Peter's sentiments about breaking rigid ideological barriers registers with me, too. Somehow I doubt that the manifesto writer, who speak both of the suffocating oppression under Hamas and the unending Israeli violence, which they say tries to erase them from the Earth, will get a hearing from the stalwarts of the status quo. People who imagine that the conflict can be reduced the grand good and evil narratives, our boneheaded Prime Minister is one of these folks. FYI, here's a follow up from the manifesto writers. Solidarity means listening. Cheers.

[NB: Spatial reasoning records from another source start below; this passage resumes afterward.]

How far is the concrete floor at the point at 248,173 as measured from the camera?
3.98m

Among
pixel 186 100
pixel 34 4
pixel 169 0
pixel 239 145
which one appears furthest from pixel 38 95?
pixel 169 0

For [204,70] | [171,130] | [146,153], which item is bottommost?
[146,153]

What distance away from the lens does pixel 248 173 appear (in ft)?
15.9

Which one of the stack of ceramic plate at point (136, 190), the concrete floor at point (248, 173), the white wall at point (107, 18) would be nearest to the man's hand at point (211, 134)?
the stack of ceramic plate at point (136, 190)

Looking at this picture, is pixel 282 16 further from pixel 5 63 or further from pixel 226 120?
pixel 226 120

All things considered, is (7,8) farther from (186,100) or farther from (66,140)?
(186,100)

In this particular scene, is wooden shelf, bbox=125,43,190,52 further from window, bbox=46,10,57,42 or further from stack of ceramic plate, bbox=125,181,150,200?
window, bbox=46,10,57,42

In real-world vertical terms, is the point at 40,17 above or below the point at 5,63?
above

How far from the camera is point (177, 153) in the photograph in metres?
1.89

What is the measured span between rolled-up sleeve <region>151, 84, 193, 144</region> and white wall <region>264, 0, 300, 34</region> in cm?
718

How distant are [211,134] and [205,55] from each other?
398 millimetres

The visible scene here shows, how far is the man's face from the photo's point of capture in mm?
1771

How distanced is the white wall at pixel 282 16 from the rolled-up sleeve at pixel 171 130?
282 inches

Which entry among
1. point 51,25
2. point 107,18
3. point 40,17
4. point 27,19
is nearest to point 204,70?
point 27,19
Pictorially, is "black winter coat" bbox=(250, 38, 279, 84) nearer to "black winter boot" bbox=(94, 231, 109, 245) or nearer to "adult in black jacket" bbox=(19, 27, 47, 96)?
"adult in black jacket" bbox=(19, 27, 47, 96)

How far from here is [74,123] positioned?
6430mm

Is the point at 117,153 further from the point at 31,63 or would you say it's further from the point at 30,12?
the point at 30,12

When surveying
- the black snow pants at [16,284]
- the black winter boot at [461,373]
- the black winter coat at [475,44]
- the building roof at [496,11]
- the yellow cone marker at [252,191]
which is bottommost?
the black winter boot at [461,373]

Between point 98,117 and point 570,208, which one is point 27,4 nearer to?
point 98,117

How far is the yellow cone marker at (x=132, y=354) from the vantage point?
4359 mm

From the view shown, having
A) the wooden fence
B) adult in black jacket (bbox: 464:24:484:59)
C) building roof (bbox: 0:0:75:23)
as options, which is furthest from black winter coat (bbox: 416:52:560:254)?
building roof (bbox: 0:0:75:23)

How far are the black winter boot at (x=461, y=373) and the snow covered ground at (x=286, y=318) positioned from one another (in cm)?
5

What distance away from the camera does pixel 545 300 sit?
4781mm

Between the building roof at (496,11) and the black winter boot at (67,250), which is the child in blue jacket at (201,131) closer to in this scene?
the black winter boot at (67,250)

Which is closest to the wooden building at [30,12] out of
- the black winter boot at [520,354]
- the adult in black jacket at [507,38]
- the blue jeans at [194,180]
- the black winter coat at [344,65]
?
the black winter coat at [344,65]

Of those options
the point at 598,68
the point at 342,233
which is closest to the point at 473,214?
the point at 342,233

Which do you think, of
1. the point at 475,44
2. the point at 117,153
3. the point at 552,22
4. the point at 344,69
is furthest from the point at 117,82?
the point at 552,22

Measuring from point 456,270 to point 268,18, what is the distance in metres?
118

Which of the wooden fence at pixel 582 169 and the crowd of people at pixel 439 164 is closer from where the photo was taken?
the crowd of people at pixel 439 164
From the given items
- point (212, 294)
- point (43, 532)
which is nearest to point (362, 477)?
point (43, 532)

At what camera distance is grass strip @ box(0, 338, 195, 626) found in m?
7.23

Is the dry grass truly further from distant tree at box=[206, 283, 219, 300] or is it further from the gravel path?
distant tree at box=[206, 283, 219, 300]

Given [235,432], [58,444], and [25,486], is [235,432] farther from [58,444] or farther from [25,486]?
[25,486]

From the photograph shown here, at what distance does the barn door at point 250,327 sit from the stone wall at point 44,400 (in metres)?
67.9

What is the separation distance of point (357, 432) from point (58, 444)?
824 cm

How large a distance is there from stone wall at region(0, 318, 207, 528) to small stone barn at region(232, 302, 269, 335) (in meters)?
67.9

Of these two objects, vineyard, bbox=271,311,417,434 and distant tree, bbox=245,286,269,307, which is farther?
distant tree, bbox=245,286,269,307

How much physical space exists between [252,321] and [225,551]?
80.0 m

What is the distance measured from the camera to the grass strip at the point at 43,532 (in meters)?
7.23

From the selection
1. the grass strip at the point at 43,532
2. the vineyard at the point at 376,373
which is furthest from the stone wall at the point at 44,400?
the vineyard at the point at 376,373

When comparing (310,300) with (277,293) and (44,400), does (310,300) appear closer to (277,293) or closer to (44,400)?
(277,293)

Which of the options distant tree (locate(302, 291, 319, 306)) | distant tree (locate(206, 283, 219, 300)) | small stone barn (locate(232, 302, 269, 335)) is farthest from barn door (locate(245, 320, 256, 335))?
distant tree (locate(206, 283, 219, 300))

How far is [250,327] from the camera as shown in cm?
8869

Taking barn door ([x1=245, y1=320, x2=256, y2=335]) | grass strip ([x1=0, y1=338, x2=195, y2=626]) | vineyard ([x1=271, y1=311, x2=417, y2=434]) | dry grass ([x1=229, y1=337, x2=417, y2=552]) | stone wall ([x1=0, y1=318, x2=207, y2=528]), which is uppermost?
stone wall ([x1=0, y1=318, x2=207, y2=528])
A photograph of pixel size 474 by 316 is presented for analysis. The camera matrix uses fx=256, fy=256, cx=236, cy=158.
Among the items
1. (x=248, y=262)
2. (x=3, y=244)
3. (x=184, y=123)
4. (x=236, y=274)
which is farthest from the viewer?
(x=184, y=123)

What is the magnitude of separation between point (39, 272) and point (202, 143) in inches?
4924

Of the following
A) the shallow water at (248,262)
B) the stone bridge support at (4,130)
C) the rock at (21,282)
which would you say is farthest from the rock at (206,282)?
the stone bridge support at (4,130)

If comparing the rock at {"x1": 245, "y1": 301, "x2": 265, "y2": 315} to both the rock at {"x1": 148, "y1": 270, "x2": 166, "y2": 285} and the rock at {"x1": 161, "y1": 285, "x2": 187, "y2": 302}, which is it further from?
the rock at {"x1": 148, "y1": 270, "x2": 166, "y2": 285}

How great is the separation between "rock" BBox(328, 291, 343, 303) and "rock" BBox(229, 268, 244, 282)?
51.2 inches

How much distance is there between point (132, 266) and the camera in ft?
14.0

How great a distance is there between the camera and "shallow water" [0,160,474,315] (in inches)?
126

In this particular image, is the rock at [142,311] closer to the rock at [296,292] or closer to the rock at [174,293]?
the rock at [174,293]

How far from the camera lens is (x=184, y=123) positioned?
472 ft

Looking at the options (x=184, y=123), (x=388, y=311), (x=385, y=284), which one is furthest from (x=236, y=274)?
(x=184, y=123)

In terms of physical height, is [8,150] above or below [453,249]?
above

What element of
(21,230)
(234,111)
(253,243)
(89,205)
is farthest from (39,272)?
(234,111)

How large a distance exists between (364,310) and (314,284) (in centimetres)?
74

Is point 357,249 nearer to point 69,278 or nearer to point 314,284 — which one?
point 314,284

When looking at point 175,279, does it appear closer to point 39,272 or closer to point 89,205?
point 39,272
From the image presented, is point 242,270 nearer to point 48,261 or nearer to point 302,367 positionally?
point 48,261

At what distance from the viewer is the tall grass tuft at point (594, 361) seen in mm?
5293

http://gazaybo.wordpress.com/2011/01/04/dont-distort-our-speech/

8:37 PM  
Blogger Terry Glavin said...

I'm just a spectator in this Gaza thing. I'm interested and heartened and hoping for the best, but one or two expressions of rage won't be enough to help make much sense of it.

8:51 PM  
Blogger brad said...

Agreed but plain speaking rage of this kind is manifestly better than the stale cliche's that so often act, Orwell knew better than most, as covers, for the worst crimes committed by states, armies, and other rogues. There's more humanity and faith to be found in the prose of these youth than countless tired peons which repeat always the same banal formulas. We need not agree with every letter here but we should bother at least to listen.

9:08 PM  
Blogger brad said...

Terry I see that a colleague of yours over at the Propagandist, who embodies rigid "ideological certainties" in relation to Israel/Palestine, has posted, on a number of occasions some crude propaganda video depicting Gaza as a Disneyland style paradise. Could you not, in the spirit of Peter's blog post, nudge him into posting the Gazan Youth Manifesto.

5:43 PM  
Blogger brad said...

The same character has a malicious really unfounded blog posting that, relying on an unnamed source, cited, fo course, by the IDF, against the evidence of Israeli and Palestinian eyewitnesses, says that a Palestinian who was protesting land confiscation in Bi'lin did not die as actually reported. As a result of lethal tear gas regularly dispersed against non violent activists. Nope, it was a hoax perpetuated by lying Psalestinians and a compliant western media. The Protocols of Arabia conspiracy. This is the rhetoric that we need to move way beyond, this language of dehumanization that the youth in Gaza swipes at. My beef though is not with you but Narvey. Let me take the argument to him then. Cheers.